Growing hope in the Arava Desert
Ketura Valley and Kibbutz Lotan. Israel
For the Ketura Wetlands Project, very young Israelis and Palestinians worked together to transform an arid valley into fertile land. The Arava Institute for Environmental Studies is a fine example of the Green Kibbutz Movement, and the wider Sustainable Management Agriculture philosophy
Please describe what you do:
I am the Project Manager of the Southern Arava Waste Management Plan (SASWMP)
SASWMP works to develop a comprehensive strategy to handle agricultural waste generated on both sides of the border between Israel and Jordan. The program’s innovative regional approach utilizes several methods to improve management of agricultural waste: technology, education, cooperation and coordination. SASWMP’s activities combine research, monitoring and groundbreaking pilot programs which work synergistically to manage waste while building young leadership prepared to handle future cross-border agricultural challenges. The project was generously is funded by the EU LIFE fund.
There are four main components of SASWMP’s work: Two Constructed Wetlands pilot programs, an eco-agricultural training program with Israel’s Jordanian neighbors, the Common Paths High School Education program for Jewish and Arab Israeli pupils, and the Agricultural Waste Business Master Plan for the Hevel Eilot Regional Council area.
I am the Financial director of the Arava Institute for Environmental Studies (AIES). AIES is a regional center for environmental leadership. By encouraging environmental cooperation between peoples, the Arava Institute is working towards peace and sustainable development on a regional and global scale. The Institute is situated on Kibbutz Ketura in Israel’s Southern Arava Valley - a desert in the Syrio-African rift near the Jordanian and Egyptian borders and the Gulf of Aqaba/Eilat. The Institute is home to academic programs, research and public involvement.
An overview of Arava Institute’s ideas and work (7′ 14”)
What do you enjoy most about what you do?
Working, assisting and cooperating with researchers, lecturers and students from the Middle East and all over the world.
What is your inspiration?
I am inspired by the passion for the environment and for coexistence of the people I work with, both in the region and the Arava Institute, and by the students of the Arava institute who come from Israel, the Palestine Authority, Jordan, North America, Europe and other countries.

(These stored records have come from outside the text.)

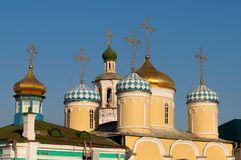 Golden domes of the Christian church. Is located in one of the cities of Russia against the deep blue sky Stock Photo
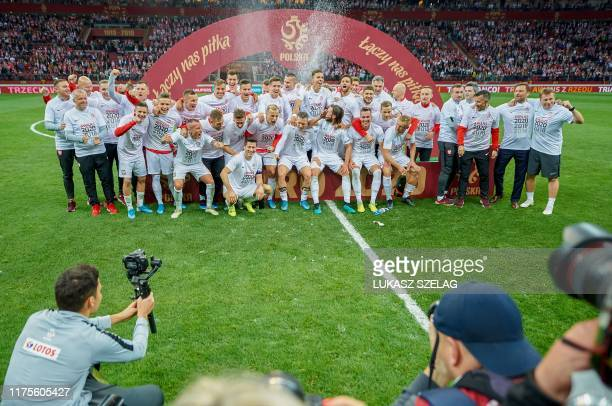 Poland's players celebrate their qualification after their Euro 2020 qualifier Group G football match Poland v Macedonia in Warsaw Poland on October...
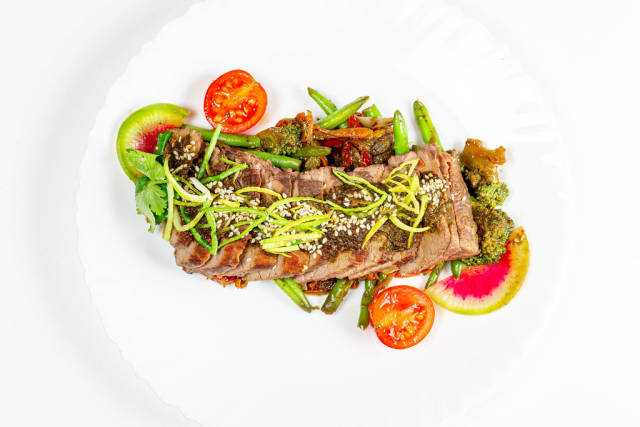 Beef tenderloin with vegetables and spicy sauce on a white plate, top view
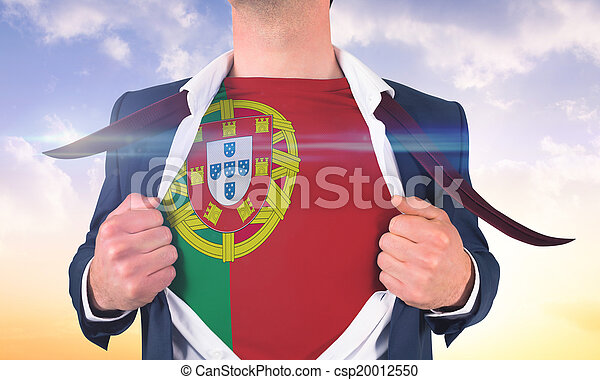 Businessman opening shirt to reveal portugal flag against beautiful orange and blue sky - csp20012550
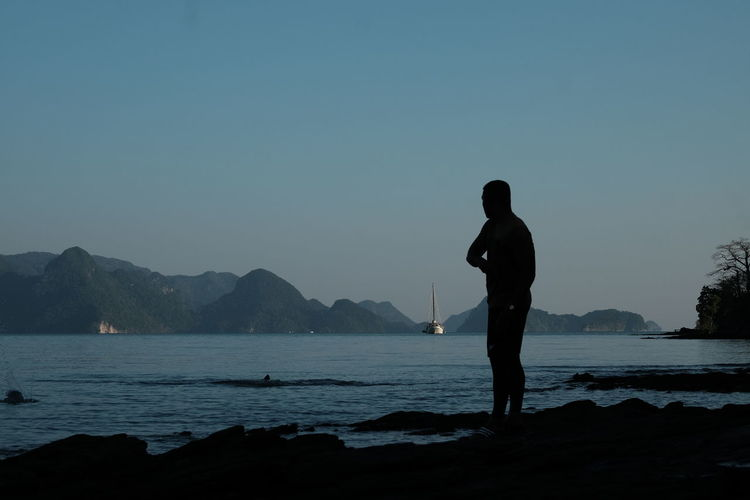 Silhouette Man Standing By Lake Against Clear Sky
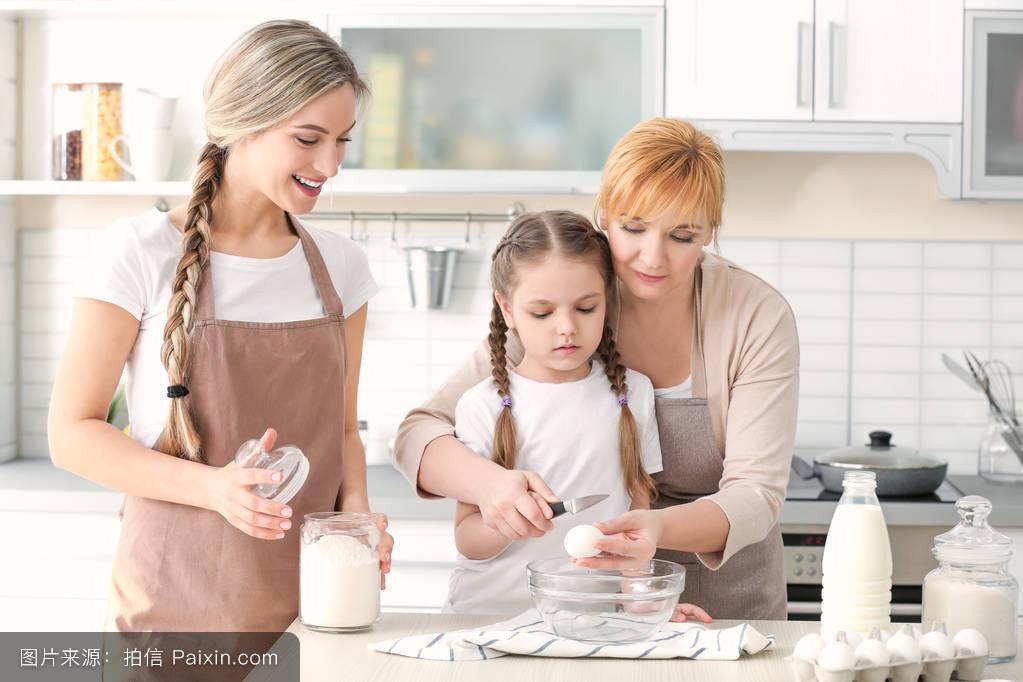 母亲和女儿在厨房做饭的年轻女子图片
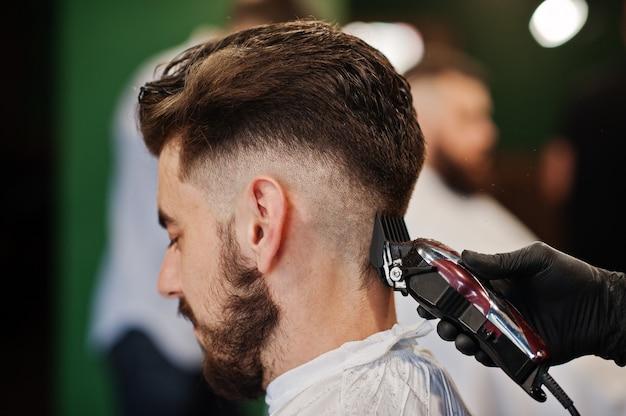 理髪店、職場で理容室でハンサムなひげを生やした男。うなじを閉じます。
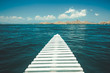 Close-up white pier leading to the ocean. Komodo island, Indonesia. Amazing marine scene. The cloudy sky over the crystal clear water. The romantic road into the distance. The conceptual image.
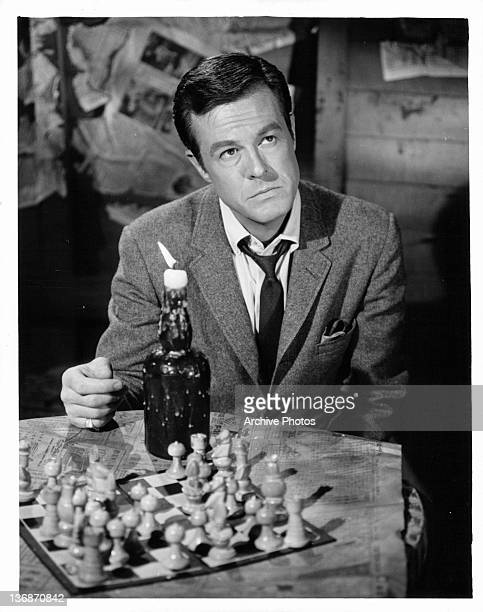 Robert Culp sitting at a table that has a chess board and lit candle on it in a scene from the television series 'I Spy' 1965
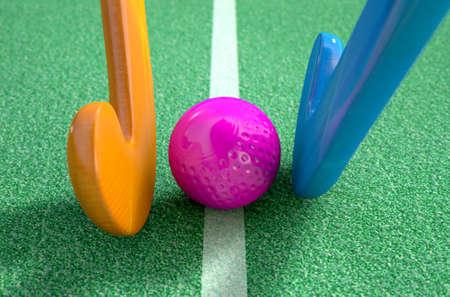 hockey cesped: Una representación 3D de dos palos de hockey stadning uno frente al otro sobre una pelota en el césped artificial verde durante el día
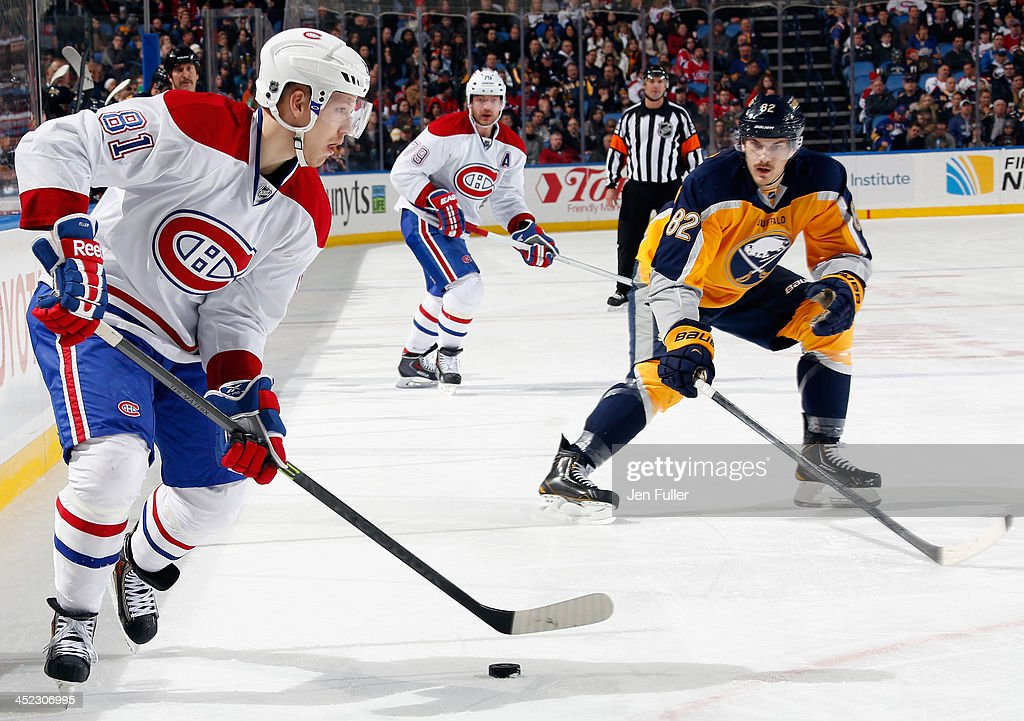 <a gi-track='captionPersonalityLinkClicked' href=/galleries/search?phrase=Lars+Eller&family=editorial&specificpeople=4324947 ng-click='$event.stopPropagation()'>Lars Eller</a> #81 of the Montreal Canadiens skates with the puck against <a gi-track='captionPersonalityLinkClicked' href=/galleries/search?phrase=Marcus+Foligno&family=editorial&specificpeople=5662790 ng-click='$event.stopPropagation()'>Marcus Foligno</a> #82 of the Buffalo Sabres at First Niagara Center on November 27, 2013 in Buffalo, New York. Montreal defeated Buffalo 3-1.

Environment and economy are tied together. They’re not submitted to political borders. To ignore one of them is to endanger the balance of our existence…
How would you define luxury today? (or) What is, to you, the essence of luxury today?
The essence of luxury is:
• “quality of life” as reflected in my surroundings and immediate environment.
• The enjoyment of well made food.
• World travel
Eco-awareness is growing as is social consciousness and the need to be responsible towards our world and its people. What part do you play in this global mission?
SASWMP promotes the awareness of the need for comprehensive management of waste and actively advances solutions that serve as models for communities and regions around the world. In its work encouraging planning and management of waste at the local government level, bringing experts across boundaries to meet and solve waste issues collaboratively and educating youth to know waste issues and work together to solve them, SASWMP tackles the waste issue from several angles.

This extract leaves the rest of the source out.